La micro-aspersion apportera, comme vu précédemment, des risques fongiques sur les cultures sujettes à moisissures. En revanche, elle sera plutôt préconisée pour d’autres, comme la grande famille des salades. Dans le cas de cultures fragiles, il sera alors préférable d'adopter du goutte-à-goutte, encore plus évidemment 

si les cultures sont sous tunnel. La pose de deux rangs de gaines, de part et d’autre du semis permettra, sous tunnel, de rafraîchir le sol et de le maintenir à une température stable, bénéfice appréciable en régions méditerranéennes où le sol peut monter à près de 70 °C au cours de la journée. De plus, l’arrivée sur le marché des gaines jetables (fonctionnelles durant une campagne) permet de mieux varier les asso­lements et d’éviter la contrainte de l’entretien des gaines tout en entraînant cependant une plus grande quantité de déchets. 

Sur grandes cultures le pivot-rampe et le canon-enrouleur sont les deux matériels les plus utilisés à l'heure actuelle.

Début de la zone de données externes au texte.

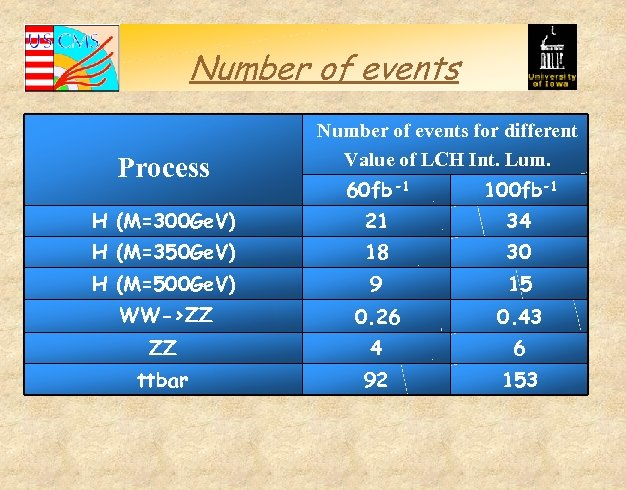 Number of events Process Number of events for different Value of LCH Int. Lum.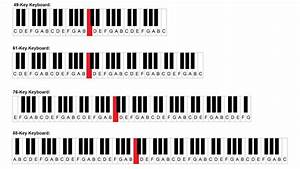 Find middle C on a 61, 76 and 88 key keyboard or piano ...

La pertinence du choix de tel ou tel équipement va grandement dépendre du foncier de l'agriculteur et du morcellement des parcelles. Sur un parcellaire très morcelé, le canon-enrouleur sera plus adéquat dans le sens où il est facilement transportable avec le tracteur. Le réglage de l'angle d'arrosage permet de s'adapter à différentes formes de parcelles. De plus, il permet de varier facilement les assolements.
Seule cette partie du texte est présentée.